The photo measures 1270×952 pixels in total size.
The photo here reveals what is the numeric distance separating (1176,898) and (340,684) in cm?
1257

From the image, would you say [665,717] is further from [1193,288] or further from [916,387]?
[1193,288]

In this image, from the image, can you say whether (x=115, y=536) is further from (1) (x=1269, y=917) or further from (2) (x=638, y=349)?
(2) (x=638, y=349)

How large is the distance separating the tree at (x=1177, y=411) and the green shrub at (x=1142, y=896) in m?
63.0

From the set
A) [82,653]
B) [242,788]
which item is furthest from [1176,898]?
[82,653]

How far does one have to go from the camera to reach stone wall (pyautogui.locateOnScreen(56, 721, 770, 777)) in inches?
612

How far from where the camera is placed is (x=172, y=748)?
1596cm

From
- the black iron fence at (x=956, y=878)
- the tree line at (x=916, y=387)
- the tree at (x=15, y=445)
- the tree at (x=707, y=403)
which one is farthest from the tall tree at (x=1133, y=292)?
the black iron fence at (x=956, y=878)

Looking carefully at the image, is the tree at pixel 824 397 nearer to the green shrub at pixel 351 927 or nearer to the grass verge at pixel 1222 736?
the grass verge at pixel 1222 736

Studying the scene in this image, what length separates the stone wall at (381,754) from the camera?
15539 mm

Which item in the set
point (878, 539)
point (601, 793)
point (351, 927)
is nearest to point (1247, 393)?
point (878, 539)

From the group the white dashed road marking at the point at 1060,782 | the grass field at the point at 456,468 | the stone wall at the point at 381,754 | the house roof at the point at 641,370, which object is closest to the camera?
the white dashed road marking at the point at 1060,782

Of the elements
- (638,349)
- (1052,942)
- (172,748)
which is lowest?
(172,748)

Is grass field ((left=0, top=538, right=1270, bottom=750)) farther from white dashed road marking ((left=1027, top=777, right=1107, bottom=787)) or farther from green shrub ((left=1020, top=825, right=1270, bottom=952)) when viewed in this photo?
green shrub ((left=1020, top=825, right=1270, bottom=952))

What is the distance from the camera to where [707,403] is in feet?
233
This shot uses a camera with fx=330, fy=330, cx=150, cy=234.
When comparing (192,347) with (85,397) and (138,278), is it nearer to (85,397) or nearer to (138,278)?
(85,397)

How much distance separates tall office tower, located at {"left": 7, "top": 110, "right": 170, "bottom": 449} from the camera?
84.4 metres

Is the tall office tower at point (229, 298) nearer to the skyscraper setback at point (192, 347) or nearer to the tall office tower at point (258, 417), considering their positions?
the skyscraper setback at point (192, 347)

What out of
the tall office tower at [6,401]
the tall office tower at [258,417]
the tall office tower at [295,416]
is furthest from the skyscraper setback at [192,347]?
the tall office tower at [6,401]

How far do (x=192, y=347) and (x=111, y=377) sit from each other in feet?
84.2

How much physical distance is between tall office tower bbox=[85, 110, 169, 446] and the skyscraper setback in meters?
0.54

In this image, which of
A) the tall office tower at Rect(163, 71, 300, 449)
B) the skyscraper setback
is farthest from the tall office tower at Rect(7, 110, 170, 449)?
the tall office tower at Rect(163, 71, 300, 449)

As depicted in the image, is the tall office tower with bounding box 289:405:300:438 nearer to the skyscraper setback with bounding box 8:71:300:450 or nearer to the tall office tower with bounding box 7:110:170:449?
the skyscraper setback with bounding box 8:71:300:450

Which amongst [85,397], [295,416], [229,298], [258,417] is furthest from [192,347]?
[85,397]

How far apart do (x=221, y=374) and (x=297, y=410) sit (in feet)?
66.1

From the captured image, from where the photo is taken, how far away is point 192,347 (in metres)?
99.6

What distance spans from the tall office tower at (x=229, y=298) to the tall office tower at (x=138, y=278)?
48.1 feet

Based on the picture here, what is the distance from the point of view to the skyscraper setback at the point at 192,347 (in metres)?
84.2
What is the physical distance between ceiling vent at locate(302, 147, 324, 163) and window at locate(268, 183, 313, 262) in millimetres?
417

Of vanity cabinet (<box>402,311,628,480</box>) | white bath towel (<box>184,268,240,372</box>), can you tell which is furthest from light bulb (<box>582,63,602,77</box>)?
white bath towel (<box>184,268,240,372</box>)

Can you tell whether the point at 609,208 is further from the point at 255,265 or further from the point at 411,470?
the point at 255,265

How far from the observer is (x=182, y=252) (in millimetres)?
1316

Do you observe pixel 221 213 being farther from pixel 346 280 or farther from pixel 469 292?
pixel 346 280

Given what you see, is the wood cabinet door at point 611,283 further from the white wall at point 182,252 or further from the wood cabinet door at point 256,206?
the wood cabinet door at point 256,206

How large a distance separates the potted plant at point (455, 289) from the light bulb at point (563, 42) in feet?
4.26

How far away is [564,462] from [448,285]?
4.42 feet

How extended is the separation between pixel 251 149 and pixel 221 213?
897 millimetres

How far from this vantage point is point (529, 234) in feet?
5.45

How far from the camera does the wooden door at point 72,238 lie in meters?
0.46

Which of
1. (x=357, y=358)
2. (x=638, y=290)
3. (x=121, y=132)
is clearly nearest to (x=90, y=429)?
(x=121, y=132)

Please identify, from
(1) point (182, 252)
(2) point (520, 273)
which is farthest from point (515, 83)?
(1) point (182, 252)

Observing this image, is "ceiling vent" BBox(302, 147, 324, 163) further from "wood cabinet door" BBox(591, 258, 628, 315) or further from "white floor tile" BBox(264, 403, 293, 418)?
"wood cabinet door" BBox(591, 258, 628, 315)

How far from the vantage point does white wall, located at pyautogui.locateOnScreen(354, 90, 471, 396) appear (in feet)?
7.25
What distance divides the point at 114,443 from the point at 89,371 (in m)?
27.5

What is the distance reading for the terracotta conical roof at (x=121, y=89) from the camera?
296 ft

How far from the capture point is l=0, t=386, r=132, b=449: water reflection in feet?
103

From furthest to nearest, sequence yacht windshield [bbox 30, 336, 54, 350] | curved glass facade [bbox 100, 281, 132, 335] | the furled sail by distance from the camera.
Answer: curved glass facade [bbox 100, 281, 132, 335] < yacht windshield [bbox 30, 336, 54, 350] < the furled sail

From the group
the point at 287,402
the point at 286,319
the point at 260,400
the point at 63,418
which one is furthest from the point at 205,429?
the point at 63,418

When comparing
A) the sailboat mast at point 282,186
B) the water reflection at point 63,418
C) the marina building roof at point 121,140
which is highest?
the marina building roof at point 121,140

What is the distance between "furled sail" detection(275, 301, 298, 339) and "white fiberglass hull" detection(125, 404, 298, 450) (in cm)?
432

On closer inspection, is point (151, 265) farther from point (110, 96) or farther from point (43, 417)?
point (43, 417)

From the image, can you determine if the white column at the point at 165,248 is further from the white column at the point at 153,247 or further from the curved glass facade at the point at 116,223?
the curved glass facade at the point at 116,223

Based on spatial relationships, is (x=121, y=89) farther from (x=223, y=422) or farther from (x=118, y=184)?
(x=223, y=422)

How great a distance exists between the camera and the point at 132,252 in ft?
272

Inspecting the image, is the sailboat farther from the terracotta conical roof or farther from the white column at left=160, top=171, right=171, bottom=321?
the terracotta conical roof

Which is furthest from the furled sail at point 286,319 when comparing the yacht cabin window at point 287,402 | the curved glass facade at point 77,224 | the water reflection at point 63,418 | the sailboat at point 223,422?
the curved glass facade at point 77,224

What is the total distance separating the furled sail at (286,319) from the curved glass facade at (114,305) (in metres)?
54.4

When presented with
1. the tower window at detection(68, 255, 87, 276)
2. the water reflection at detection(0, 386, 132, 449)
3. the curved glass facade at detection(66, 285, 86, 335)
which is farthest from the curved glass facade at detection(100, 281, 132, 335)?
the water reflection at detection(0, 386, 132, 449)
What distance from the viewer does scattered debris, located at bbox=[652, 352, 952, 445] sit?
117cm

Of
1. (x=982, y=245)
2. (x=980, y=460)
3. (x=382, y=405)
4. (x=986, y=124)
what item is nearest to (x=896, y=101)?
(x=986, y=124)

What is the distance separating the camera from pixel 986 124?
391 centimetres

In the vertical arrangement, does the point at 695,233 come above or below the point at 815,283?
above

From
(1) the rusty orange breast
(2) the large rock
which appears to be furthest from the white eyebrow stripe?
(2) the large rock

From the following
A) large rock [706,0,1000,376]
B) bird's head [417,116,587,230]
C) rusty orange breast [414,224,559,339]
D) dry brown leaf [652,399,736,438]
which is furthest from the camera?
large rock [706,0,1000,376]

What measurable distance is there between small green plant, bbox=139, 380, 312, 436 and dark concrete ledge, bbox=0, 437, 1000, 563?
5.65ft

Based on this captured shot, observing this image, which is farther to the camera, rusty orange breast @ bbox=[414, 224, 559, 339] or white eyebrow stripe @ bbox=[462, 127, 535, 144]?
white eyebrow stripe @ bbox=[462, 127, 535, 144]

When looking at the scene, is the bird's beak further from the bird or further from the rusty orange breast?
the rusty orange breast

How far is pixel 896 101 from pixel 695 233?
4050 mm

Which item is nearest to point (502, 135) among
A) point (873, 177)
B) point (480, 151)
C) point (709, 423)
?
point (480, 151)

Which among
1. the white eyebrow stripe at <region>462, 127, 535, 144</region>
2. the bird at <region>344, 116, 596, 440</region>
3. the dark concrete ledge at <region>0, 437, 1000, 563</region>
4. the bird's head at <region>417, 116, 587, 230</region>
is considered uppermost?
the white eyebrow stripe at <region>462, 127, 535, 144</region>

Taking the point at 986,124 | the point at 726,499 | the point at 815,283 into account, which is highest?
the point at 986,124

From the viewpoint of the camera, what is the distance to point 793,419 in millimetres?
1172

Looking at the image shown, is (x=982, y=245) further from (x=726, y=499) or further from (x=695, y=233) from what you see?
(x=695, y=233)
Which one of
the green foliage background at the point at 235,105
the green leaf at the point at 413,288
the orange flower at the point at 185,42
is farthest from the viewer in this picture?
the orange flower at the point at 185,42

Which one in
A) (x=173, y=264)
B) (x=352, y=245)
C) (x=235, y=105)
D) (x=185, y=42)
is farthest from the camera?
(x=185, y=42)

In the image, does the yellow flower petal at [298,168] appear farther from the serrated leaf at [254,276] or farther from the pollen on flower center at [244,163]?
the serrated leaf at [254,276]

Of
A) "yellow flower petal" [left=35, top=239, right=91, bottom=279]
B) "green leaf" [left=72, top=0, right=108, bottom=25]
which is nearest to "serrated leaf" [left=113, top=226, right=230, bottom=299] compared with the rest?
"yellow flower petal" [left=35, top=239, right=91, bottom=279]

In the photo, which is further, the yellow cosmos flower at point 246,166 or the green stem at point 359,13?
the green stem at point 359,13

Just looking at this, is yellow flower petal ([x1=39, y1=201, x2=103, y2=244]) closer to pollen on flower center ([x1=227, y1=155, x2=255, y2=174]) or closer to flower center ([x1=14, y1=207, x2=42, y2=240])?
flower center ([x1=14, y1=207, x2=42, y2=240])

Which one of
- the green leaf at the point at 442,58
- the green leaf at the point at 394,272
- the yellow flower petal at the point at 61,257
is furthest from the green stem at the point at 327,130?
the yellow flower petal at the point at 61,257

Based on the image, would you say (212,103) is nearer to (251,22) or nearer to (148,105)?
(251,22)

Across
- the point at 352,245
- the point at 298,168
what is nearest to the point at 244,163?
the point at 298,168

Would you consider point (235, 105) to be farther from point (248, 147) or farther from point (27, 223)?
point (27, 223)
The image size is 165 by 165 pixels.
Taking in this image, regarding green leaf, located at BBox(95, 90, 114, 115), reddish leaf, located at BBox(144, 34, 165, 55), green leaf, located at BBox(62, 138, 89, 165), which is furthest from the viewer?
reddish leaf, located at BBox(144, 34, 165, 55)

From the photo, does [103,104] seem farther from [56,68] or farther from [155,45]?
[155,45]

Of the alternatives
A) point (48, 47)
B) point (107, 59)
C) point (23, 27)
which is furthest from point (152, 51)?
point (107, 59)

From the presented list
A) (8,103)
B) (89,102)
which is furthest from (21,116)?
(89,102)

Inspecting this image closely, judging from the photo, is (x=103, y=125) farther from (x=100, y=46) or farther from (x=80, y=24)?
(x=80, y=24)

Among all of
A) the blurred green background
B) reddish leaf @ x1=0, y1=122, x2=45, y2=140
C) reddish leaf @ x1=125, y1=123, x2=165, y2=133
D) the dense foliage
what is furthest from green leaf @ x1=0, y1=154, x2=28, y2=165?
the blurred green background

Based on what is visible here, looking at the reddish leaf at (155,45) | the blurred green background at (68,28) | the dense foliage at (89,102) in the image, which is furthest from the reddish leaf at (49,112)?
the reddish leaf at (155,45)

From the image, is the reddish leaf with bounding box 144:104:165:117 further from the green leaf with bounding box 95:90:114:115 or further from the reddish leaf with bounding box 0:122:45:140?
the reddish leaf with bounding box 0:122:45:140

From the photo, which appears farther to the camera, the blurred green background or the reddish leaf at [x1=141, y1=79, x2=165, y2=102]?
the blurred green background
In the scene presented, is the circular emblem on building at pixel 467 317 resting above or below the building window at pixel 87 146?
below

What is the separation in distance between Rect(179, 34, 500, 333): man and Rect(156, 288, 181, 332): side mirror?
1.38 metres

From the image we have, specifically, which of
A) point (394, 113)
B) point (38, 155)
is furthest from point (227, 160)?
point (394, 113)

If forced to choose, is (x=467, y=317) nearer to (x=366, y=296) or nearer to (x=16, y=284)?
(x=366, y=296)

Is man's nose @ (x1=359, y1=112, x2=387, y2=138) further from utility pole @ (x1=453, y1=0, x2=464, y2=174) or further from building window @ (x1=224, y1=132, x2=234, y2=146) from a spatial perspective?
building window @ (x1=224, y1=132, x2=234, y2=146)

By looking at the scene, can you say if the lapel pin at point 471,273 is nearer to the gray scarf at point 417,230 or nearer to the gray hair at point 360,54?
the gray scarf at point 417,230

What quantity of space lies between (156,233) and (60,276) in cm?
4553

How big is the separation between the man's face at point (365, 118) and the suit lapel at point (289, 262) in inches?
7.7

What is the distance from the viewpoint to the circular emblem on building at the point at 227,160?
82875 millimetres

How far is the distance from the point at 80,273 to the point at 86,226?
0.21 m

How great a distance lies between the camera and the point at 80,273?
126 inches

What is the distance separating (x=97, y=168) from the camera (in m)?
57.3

▸ **Short problem**
Retype the entries exactly as they appear, from the line containing "Please identify, from" down to the line containing "Answer: curved glass", including both of those lines.

▸ **Expected output**
Please identify, from
(1) point (182, 252)
(2) point (520, 273)
which is farthest from point (515, 83)?
(1) point (182, 252)

Observing this image, is "ceiling vent" BBox(302, 147, 324, 163) further from "wood cabinet door" BBox(591, 258, 628, 315) or further from "white floor tile" BBox(264, 403, 293, 418)?
"wood cabinet door" BBox(591, 258, 628, 315)

How far from the vantage point does white wall, located at pyautogui.locateOnScreen(354, 90, 471, 396) appear (in feet)?
7.25
What distance divides the point at 114,443 from the point at 89,371 (in m)?
27.5

What is the distance reading for the terracotta conical roof at (x=121, y=89) from the camera?
296 ft

How far from the capture point is l=0, t=386, r=132, b=449: water reflection in feet?
103

From furthest to nearest, sequence yacht windshield [bbox 30, 336, 54, 350] | curved glass facade [bbox 100, 281, 132, 335] | the furled sail by distance from the camera.
Answer: curved glass facade [bbox 100, 281, 132, 335] < yacht windshield [bbox 30, 336, 54, 350] < the furled sail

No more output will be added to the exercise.